LA TRIBUNE – Vous vous êtes entretenu en Préfecture avec les bailleurs du département sur la taxe foncière sur les propriétés bâties (TFPB) et les mesures de sécurité et prévention dans les quartiers. Qu’est-il ressorti de ces discussions ?
VINCENT JEANBRUN – C’est une réunion extrêmement importante, au-delà même de Marseille en Grand. Nous avons pu évoquer un certain nombre d’outils.
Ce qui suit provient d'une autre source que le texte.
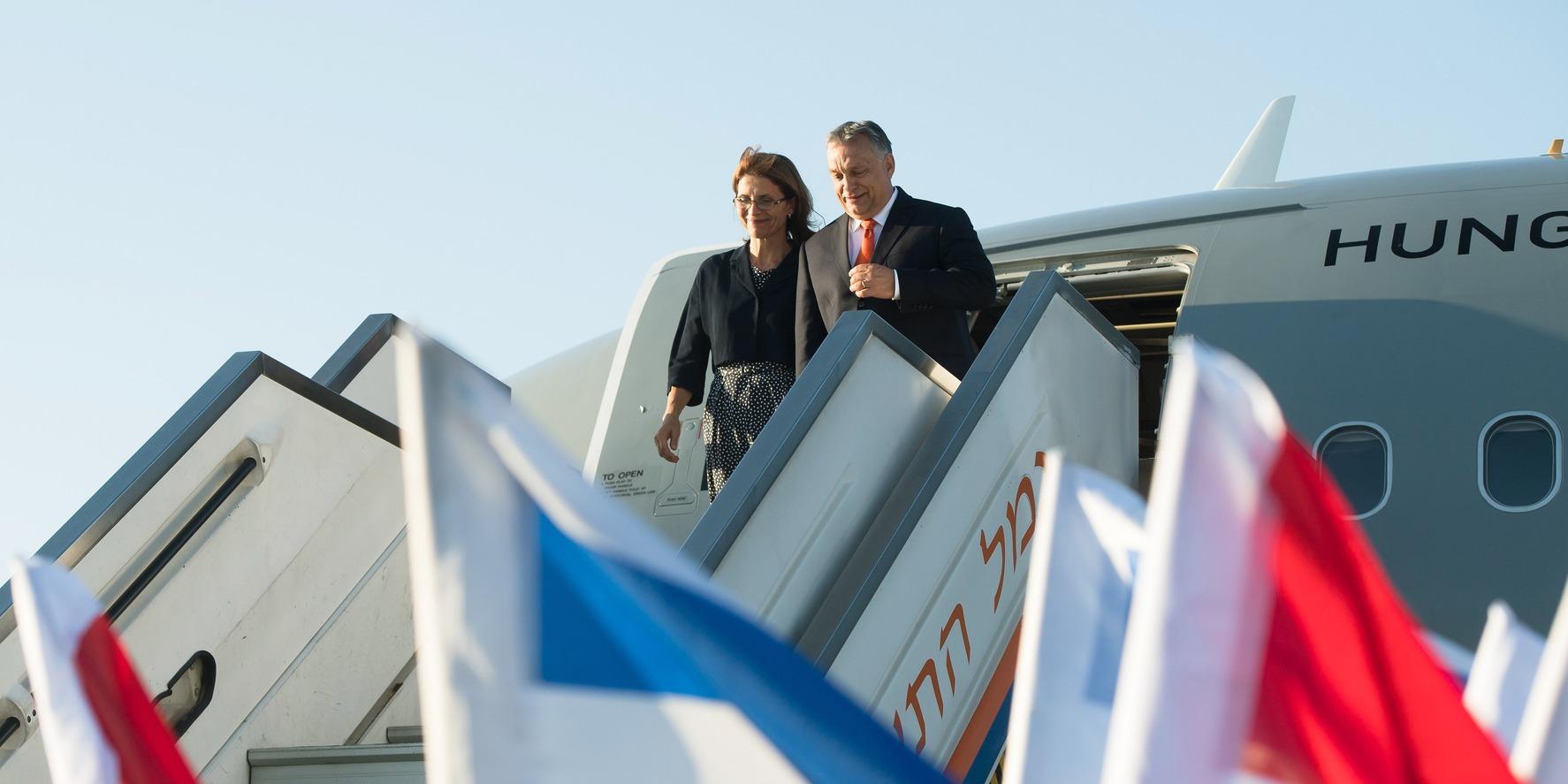 Tel-aviv, 2018. július 18. Orbán Viktor miniszterelnök és felesége, Lévai Anikó a tel-avivi Ben Gurion repülőtérre érkezik 2018. július 18-án. A kormányfő kétnapos hivatalos látogatásra érkezett Izraelbe, tárgyalásai július 19-én kezdődnek.    MTI Fotó: Koszticsák Szilárd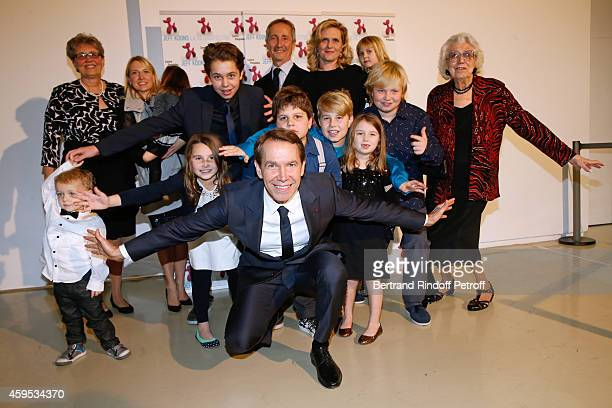 Artist Jeff Koons and family his wife Justine his mother Gloria his sister Karen his children Sean Kurt Blake Eric Kayla Mick Scarlet Megan Jaclyn...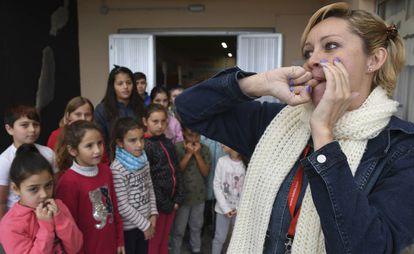 Haridian Betancort gives a silbo gomero class in La Matanza de Acentejo school (Tenerife).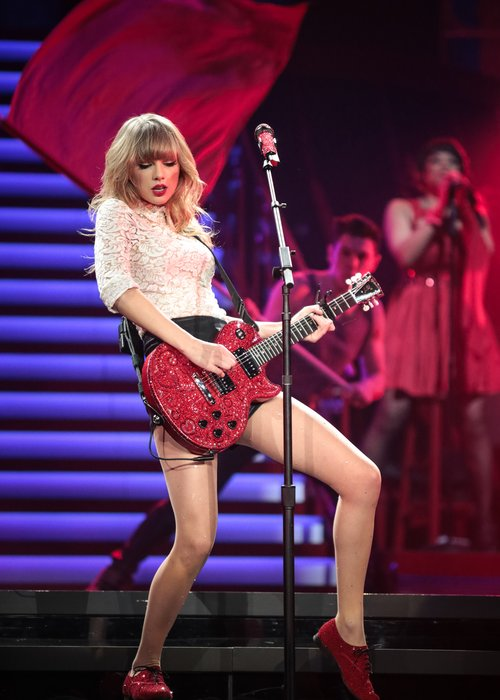 Taylor Swift Filming 'Red' Live Tour DVD? - Capital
En effet, nous permettons une exonération des taxes, ce qui représente pour le département une somme considérable de 12 millions d’euros. Suite à un accord avec les bailleurs, le maire et le préfet, cette somme est ensuite utilisée pour nourrir un certain nombre de politiques publiques dont celles qui concernent la propreté, le cadre de vie dans toutes les résidences sociales du département et évidemment particulièrement à Marseille. Importantes également les questions de tranquillité publique et de sécurité qui passent par deux sujets : la médiation et les groupements inter-bailleurs de sécurité, en s’inspirant de ce qui a pu se passer à Paris, à Montpellier et qui est en cours de développement à Cannes. Ainsi, chacun son rôle et chacun son métier, mais c’est un maillon supplémentaire dans la chaîne qui permet non pas d’aller faire la police là où les choses sont très graves, mais qui peut intervenir pour sécuriser là où la vie dans la résidence est encore à peu près agréable, mais où on peut sentir des fragilités.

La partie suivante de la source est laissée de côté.